PROBLEM REQUIREMENTS: Please restate exactly the lines of the data below, beginning with the line containing "scientific name: Trichosurus vulpecula" and ending with the last line.

GIVEN RECORDS:
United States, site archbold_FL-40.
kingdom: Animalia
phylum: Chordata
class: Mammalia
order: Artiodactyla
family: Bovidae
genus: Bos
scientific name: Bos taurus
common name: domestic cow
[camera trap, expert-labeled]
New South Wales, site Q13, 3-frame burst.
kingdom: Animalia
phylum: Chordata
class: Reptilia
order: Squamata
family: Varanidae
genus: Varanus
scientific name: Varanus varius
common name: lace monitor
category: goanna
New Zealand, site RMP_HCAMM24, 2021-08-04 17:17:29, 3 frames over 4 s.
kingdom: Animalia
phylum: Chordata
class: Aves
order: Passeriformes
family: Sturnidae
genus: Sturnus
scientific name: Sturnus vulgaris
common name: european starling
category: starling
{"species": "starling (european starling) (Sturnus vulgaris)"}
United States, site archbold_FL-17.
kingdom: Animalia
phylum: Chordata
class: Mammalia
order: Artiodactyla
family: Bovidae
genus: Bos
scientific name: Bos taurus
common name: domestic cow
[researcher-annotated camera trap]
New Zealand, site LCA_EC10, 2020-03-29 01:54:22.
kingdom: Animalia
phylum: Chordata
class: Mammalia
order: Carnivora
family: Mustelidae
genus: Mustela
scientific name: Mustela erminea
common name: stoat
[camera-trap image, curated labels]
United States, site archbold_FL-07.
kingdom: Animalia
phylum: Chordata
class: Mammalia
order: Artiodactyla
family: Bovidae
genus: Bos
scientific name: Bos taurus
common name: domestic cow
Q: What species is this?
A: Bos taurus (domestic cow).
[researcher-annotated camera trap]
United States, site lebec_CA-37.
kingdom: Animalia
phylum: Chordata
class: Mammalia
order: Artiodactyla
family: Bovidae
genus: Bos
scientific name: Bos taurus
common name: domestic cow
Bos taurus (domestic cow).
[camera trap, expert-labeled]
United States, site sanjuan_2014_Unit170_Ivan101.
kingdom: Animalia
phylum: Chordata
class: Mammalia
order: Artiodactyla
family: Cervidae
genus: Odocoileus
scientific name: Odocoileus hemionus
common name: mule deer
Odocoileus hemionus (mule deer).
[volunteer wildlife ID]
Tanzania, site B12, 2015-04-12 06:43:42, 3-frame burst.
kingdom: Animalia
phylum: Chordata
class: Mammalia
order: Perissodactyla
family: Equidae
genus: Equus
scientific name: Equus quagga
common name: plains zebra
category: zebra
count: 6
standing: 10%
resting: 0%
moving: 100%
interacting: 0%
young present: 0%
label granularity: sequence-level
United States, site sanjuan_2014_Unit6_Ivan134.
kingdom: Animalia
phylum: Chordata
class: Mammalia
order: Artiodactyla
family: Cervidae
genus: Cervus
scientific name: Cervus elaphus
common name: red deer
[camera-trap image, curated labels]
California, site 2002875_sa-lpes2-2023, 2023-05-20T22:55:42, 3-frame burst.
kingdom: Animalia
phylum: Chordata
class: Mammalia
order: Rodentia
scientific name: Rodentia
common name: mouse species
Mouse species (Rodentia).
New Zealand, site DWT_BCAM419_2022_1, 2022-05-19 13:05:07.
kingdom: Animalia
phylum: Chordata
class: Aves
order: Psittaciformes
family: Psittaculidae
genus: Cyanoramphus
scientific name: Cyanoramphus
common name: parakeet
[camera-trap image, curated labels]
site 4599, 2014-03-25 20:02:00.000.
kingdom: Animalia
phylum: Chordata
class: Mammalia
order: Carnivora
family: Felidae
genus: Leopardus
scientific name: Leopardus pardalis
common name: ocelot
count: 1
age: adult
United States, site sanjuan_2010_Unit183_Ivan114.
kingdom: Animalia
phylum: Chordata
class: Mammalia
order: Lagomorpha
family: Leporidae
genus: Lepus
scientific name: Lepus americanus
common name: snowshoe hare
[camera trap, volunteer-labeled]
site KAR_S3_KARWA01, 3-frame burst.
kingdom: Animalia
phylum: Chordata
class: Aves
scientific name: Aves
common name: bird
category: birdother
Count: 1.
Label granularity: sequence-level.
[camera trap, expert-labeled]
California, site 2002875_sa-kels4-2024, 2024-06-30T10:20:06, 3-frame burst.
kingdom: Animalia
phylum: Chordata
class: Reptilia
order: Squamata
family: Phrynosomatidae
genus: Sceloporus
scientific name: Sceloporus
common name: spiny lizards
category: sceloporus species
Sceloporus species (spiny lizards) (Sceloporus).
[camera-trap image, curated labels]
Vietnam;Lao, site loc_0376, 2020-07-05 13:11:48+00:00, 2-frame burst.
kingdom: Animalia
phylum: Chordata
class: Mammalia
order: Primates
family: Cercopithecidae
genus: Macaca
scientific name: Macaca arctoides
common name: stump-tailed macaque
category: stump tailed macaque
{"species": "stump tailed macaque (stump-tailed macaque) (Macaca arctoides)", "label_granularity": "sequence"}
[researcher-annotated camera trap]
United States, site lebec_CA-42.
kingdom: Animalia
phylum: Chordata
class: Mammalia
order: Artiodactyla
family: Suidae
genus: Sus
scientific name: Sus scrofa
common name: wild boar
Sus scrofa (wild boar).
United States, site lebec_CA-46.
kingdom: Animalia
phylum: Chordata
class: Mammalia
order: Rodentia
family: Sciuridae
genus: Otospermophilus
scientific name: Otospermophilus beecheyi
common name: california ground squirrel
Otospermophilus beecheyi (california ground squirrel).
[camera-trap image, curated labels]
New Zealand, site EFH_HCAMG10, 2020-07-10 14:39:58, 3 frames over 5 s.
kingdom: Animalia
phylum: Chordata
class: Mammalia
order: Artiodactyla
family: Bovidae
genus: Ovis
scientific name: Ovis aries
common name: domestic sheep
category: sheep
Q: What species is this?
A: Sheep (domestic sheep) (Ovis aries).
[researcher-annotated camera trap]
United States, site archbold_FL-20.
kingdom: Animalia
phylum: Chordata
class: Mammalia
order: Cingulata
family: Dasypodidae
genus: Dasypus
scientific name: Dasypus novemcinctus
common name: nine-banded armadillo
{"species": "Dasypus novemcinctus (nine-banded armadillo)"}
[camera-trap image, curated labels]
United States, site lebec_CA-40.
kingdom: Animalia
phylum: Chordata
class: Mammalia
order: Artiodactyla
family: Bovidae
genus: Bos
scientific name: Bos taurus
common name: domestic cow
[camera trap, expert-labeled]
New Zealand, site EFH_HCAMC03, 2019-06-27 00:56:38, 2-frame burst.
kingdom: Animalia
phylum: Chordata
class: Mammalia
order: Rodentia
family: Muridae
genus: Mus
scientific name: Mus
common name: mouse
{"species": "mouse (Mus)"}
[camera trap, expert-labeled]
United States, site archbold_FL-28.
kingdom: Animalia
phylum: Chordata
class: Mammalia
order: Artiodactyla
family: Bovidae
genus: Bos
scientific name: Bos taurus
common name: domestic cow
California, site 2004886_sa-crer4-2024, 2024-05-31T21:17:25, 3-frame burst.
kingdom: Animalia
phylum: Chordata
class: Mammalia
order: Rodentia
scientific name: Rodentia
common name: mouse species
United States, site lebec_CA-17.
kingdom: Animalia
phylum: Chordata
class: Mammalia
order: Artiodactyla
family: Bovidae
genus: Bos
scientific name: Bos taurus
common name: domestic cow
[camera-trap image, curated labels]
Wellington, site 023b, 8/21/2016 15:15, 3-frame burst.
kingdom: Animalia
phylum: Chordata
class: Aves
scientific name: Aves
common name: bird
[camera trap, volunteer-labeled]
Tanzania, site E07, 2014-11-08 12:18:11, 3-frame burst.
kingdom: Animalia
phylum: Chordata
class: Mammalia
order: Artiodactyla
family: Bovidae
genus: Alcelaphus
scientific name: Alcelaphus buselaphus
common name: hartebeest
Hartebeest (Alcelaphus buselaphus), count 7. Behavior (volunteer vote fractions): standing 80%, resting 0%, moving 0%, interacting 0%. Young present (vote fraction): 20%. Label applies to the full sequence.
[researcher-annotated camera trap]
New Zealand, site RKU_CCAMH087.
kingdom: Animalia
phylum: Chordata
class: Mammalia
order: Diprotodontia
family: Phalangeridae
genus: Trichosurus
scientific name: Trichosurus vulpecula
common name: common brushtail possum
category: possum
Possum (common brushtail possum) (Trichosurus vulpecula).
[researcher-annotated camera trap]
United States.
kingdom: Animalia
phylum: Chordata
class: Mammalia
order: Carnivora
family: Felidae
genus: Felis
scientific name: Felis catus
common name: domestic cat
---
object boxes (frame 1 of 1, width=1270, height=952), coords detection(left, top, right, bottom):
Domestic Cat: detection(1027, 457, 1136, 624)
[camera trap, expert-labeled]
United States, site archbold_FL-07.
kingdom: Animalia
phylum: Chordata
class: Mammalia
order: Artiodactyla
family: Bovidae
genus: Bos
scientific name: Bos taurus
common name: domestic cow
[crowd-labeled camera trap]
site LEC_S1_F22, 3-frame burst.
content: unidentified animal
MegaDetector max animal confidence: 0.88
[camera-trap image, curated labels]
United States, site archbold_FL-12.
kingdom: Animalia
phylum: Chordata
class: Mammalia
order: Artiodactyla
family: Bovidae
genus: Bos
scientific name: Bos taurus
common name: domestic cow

OUTPUT FOR THIS TASK:
scientific name: Trichosurus vulpecula
common name: common brushtail possum
category: possum
Possum (common brushtail possum) (Trichosurus vulpecula).
[researcher-annotated camera trap]
United States.
kingdom: Animalia
phylum: Chordata
class: Mammalia
order: Carnivora
family: Felidae
genus: Felis
scientific name: Felis catus
common name: domestic cat
---
object boxes (frame 1 of 1, width=1270, height=952), coords detection(left, top, right, bottom):
Domestic Cat: detection(1027, 457, 1136, 624)
[camera trap, expert-labeled]
United States, site archbold_FL-07.
kingdom: Animalia
phylum: Chordata
class: Mammalia
order: Artiodactyla
family: Bovidae
genus: Bos
scientific name: Bos taurus
common name: domestic cow
[crowd-labeled camera trap]
site LEC_S1_F22, 3-frame burst.
content: unidentified animal
MegaDetector max animal confidence: 0.88
[camera-trap image, curated labels]
United States, site archbold_FL-12.
kingdom: Animalia
phylum: Chordata
class: Mammalia
order: Artiodactyla
family: Bovidae
genus: Bos
scientific name: Bos taurus
common name: domestic cow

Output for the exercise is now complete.